Requirements :: Starting at the line containing "What is the camera's" and ending at the end of the data, reproduce those lines, requests included. Multiply every distance in the answers by 1.8, rounding each to its original number of decimal places with halves rounded up.

Source data ::
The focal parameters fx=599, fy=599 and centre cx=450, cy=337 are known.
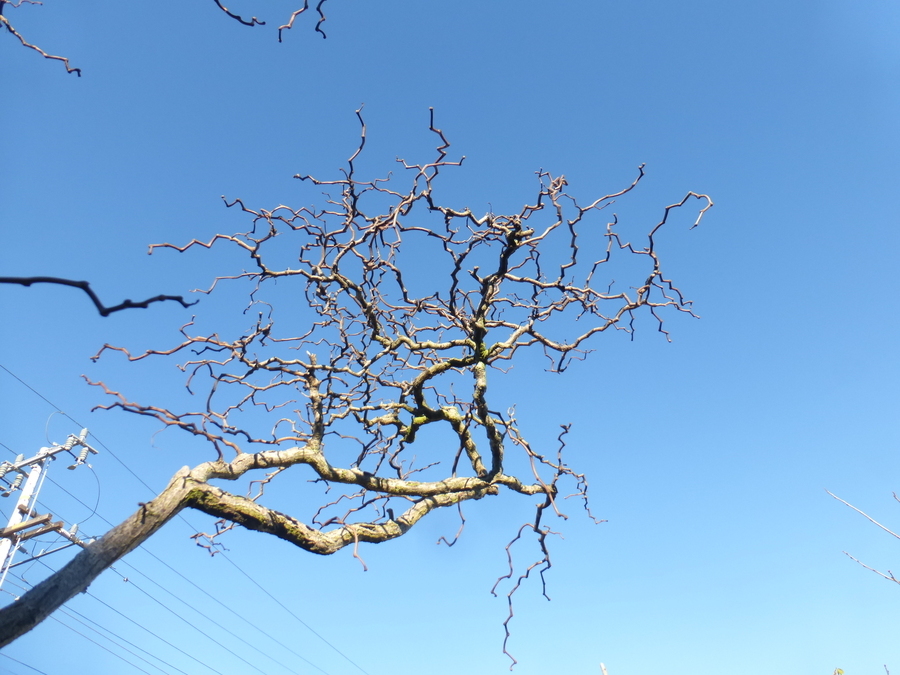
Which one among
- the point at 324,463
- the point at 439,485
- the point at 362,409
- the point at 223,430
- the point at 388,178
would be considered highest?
the point at 388,178

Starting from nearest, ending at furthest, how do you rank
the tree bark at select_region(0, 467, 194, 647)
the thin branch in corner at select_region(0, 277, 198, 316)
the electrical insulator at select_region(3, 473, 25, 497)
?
the thin branch in corner at select_region(0, 277, 198, 316)
the tree bark at select_region(0, 467, 194, 647)
the electrical insulator at select_region(3, 473, 25, 497)

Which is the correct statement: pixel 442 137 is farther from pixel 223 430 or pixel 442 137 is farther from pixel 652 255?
pixel 223 430

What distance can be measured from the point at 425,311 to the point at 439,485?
1.11 metres

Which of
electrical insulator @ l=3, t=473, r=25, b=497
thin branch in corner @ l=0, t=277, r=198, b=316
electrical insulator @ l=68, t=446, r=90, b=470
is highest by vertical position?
electrical insulator @ l=68, t=446, r=90, b=470

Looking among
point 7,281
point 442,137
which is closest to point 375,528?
point 442,137

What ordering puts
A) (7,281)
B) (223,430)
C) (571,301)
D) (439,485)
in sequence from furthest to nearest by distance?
1. (571,301)
2. (439,485)
3. (223,430)
4. (7,281)

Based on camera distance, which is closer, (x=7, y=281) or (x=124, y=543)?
(x=7, y=281)

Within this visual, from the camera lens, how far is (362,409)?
321cm

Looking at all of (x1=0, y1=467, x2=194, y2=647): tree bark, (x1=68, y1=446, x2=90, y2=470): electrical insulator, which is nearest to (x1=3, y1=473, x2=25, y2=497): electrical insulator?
(x1=68, y1=446, x2=90, y2=470): electrical insulator

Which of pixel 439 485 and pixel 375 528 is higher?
pixel 439 485

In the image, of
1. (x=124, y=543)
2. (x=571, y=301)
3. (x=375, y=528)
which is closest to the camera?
(x=124, y=543)

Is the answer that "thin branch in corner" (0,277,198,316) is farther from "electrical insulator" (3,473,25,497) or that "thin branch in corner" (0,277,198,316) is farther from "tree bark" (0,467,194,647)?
"electrical insulator" (3,473,25,497)

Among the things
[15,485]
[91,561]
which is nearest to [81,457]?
[15,485]

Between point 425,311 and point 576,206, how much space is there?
1.09 meters
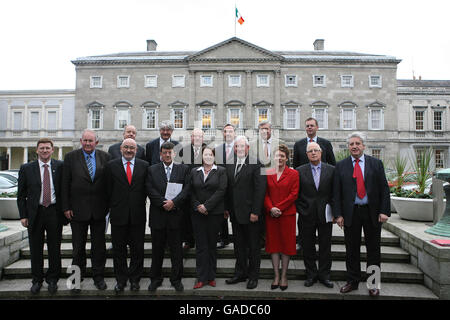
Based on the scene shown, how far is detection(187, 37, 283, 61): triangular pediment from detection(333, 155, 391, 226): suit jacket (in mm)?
30049

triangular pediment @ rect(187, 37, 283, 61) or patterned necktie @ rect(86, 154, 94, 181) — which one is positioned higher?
triangular pediment @ rect(187, 37, 283, 61)

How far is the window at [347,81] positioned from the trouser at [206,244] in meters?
32.1

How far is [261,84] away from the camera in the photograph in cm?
3194

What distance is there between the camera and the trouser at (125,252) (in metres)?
4.06

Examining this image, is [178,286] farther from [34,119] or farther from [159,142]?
[34,119]

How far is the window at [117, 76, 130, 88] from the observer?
32.3 meters

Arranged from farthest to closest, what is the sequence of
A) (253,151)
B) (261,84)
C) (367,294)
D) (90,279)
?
(261,84) < (253,151) < (90,279) < (367,294)

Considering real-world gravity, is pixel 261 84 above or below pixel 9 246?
above

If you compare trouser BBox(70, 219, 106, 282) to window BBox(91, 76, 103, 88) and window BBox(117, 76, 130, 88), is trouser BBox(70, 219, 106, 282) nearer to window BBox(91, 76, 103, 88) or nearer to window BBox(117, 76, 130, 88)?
window BBox(117, 76, 130, 88)

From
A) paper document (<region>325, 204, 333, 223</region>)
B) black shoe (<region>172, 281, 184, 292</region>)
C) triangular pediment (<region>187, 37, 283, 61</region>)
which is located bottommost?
black shoe (<region>172, 281, 184, 292</region>)

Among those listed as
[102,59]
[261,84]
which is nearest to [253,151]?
[261,84]

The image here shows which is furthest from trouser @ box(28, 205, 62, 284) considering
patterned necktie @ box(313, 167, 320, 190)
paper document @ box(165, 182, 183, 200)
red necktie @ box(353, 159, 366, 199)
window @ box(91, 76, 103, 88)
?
window @ box(91, 76, 103, 88)
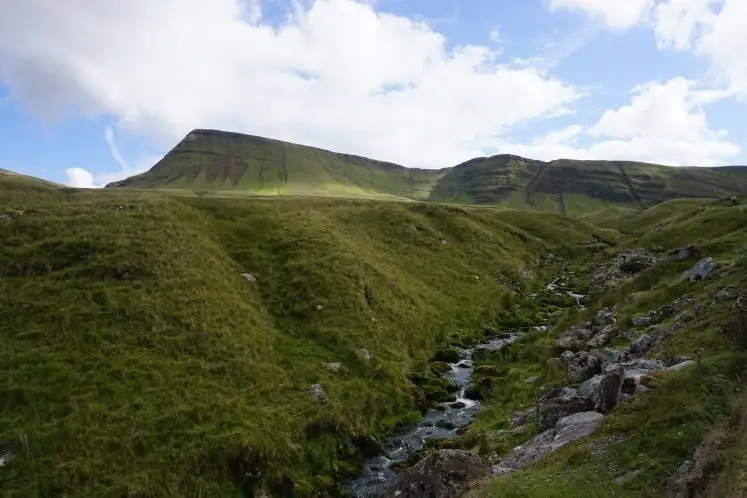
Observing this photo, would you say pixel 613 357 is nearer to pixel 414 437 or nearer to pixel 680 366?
pixel 680 366

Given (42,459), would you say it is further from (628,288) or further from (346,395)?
(628,288)

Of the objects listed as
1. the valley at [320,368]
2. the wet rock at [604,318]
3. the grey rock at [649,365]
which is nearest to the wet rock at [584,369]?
the valley at [320,368]

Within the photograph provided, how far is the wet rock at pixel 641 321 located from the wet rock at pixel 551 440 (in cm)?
1239

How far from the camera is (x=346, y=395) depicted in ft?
95.3

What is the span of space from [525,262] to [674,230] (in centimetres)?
2070

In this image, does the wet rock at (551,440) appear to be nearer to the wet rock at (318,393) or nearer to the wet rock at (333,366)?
the wet rock at (318,393)

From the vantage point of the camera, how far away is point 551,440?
61.6 feet

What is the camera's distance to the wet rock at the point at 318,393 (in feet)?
91.2

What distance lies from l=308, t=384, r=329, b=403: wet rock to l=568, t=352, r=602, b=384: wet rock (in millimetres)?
13744

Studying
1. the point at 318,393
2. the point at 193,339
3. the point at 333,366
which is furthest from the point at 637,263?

Exercise output ::
What is the camera's distance to the wet rock at the point at 318,393 (in feet)?
164.2

What distance lies from l=308, t=384, r=329, b=403: wet rock to l=568, t=352, r=602, b=384: wet rock (in millimetres)?
24739

Studying
1. the point at 318,393
2. the point at 193,339
3. the point at 333,366
which is furthest from the point at 637,263?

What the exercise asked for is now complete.